§ **TEXT EXCERPT**:
========================

USNWR ranking methodology-- the nuts & bolts... Or is it just nuts?

The 2016 rankings are out. Rather than focus on the schools, let’s discuss methodology.

Definitions of the ranking criteria are on the USNWR website
http://www.usnews.com/education/best-colleges/articles/ranking-criteria-and-weights

Here are the criteria & their weights:

            15.0%    Peer assessment survey              
      7.5%      HS counselors' ratings    

** 22.5% SUBTOTAL: Undergraduate reputation **

            1.3%      Acceptance rate              
            3.1%      HS class standing in top 10%       
            0.0%      HS class standing in top 25%       
      8.1%      CR+M of SAT; composite ACT     

** 12.5% SUBTOTAL: Student selectivity **

            7.0%      Faculty compensation   
            3.0%      Percent faculty with terminal degree 
            1.0%      Percent faculty that is full time              
            1.0%      Student-faculty ratio     
            6.0%      Class size, 1-19 students              
      2.0%      Class size, 50+ students 

** 20.0% SUBTOTAL: Faculty resources **

            18.0%    Average graduation rate              
            4.5%      Average 1st-yr student retention rate   
      7.5%      Graduation rate performance    

** 30.0% SUBTOTAL: Graduation and retention rates **

            10.0%    Financial resources per student
      5.0%      Average alumni giving rate          

** 15.0% SUBTOTAL: Financial resources **

Some observations to reflect upon:

Homecoming Queen
Nearly a quarter of the ranking is based on “Undergraduate academic reputation”, i.e. a popularity opinion poll among peer colleges & HS counselors (akin to voting for homecoming queen)

========================

§ **PROVIDED MATERIAL**:
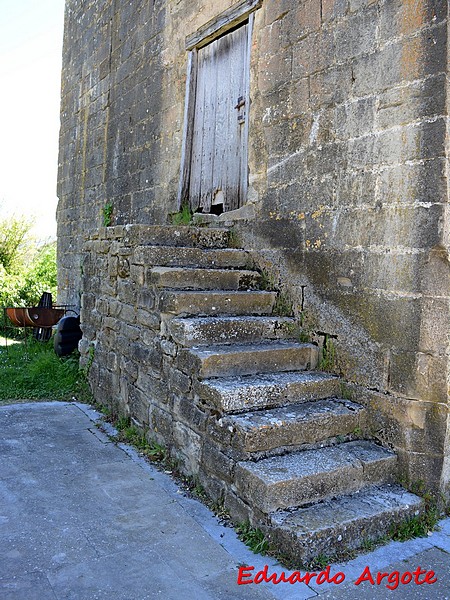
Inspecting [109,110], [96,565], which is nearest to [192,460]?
[96,565]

========================

In the post above on USNWR ranking methodology, why is the observation headed "Homecoming Queen"? Answer in one to three sentences.

Nearly a quarter of the ranking (22.5%) rests on undergraduate academic reputation, which comes from the peer assessment survey and high school counselors' ratings. The post calls this a popularity opinion poll among peer colleges and HS counselors, which it compares to voting for homecoming queen.